ホロコーストで3万人以上が銃殺された「ユダヤ人受難の地」ウクライナのバービ・ヤールにシナゴーグ開設
34000人以上のユダヤ人が銃殺されたバービ・ヤール
ナチスドイツによる600万人以上のユダヤ人やロマらを殺害した、いわゆるホロコースト。ナチスドイツが侵攻したウクライナではユダヤ人狩りは組織的に行われ、強制収容所に送られ、多くのユダヤ人が殺された。ナチスはウクライナで85万~90万人のユダヤ人を殺したと推定されている。1941年9月には、約34,000人のユダヤ人がキエフ郊外の谷間バービ・ヤールに集められ、射殺され、穴に埋められた。その後ユダヤ人がアウシュビッツなどの絶滅収容所に移送された後もロマ、ウクライナ人のレジスタンスらがバービ・ヤールで銃殺された。バービ・ヤールは現在でもユダヤ人受難の地として知られている。
ウクライナのユダヤ人が大量に銃殺されたバービ・ヤールの近くに新しいユダヤ教の教会シナゴーグが2021年5月に開設された。このシナゴーグは木で作られており、本棚のように祭壇が開いて登場するのが特徴。
ウクライナでは地元警察がナチスドイツに協力的で、ユダヤ人を逮捕し、ゲットーに送り込み、隣人から孤立させ、ユダヤ人の肉体的・精神的抵抗力を弱らせていた。そのような中でも、ユダヤ人を救っていたウクライナ人もいた。
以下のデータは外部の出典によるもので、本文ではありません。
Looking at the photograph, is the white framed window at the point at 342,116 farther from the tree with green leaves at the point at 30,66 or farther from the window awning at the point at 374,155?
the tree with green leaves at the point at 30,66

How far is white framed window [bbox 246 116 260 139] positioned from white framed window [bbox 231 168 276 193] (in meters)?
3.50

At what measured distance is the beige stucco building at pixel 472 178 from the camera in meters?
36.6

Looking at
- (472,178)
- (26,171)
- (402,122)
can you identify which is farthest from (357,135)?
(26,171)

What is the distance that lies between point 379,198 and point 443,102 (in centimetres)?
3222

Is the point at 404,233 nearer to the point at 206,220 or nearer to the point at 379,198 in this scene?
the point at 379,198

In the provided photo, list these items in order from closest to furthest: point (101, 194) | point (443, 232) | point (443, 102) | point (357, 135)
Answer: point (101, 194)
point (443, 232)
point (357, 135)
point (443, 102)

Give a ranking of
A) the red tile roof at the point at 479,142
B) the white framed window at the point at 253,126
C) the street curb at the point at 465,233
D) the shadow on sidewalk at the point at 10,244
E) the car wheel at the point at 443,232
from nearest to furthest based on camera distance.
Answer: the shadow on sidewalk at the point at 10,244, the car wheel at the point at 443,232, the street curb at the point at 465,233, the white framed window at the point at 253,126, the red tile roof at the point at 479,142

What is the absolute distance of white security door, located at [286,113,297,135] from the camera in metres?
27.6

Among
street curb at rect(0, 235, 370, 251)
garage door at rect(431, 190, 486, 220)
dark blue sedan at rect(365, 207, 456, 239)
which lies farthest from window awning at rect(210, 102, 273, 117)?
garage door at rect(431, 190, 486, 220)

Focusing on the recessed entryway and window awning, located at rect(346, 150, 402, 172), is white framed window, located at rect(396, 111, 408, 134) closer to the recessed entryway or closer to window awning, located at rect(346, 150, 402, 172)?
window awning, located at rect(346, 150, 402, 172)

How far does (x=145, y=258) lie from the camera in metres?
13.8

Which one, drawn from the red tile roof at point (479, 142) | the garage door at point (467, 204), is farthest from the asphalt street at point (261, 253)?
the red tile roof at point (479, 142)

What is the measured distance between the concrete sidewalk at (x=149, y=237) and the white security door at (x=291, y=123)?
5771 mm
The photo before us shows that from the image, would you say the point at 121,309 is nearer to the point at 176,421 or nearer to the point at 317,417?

ウクライナで初のユダヤ人で大統領となったウォロディミル・ゼレンスキーは「ホロコーストは全ての人類にとって共通の悲劇です。それでもウクライナには当時、ユダヤ人を救った英雄が2500人以上いました。諸国民の中の正義の人(ホロコースト時代にユダヤ人を救った人に与えられる称号)の業績は人間性と自己犠牲の良い例です」とツイッターでコメントをしていた。
「ホロコースト歴史のデジタル化」と「リアルな場としての記憶の伝達と追悼」
戦後70年以上が経過しホロコースト生存者らの高齢化も進み、多くの人が他界してしまった。当時の記憶や経験を後世に伝えようとしてホロコースト生存者らの証言を動画や3Dなどで記録して保存している、いわゆる記憶のデジタル化は積極的に進められている。またホロコーストの犠牲者の遺品やメモ、生存者らが所有していたホロコースト時代の物の多くは、家族らがホロコースト博物館などに寄付している。特に新型コロナウィルス感染拡大によるロックダウンで多くの博物館が閉鎖されてしまってからは展示物のデジタル化が加速されており、バーチャルツアーで世界中の人が閲覧できるようになっている。
欧米では主要都市のほとんどにホロコースト博物館があり、ホロコーストに関する様々な物品が展示されている。そして、それらの多くはデジタル化されて世界中からオンラインで閲覧が可能であり、研究者やホロコースト教育に活用されている。いわゆる記憶のデジタル化の一環であり、後世にホロコーストの歴史を伝えることに貢献している。
そして、現在でもユダヤ人受難の地と言われているバービ・ヤールについても多くの写真や証言がデジタル化され、イスラエルの国立ホロコースト博物館(ヤド・バシェム)やバーチャルライブラリーなどでも多くのデジタル化されたコンテンツを展示しており、研究が進められている。
記憶のデジタル化はホロコースト教育や研究、後世への歴史の伝達として、とても重要な役割を期待されているが、今回のようにバービ・ヤール近郊にシナゴーグが開設され「リアルな場としての記憶の伝達と追悼」が後世に伝えられていくことも重要である。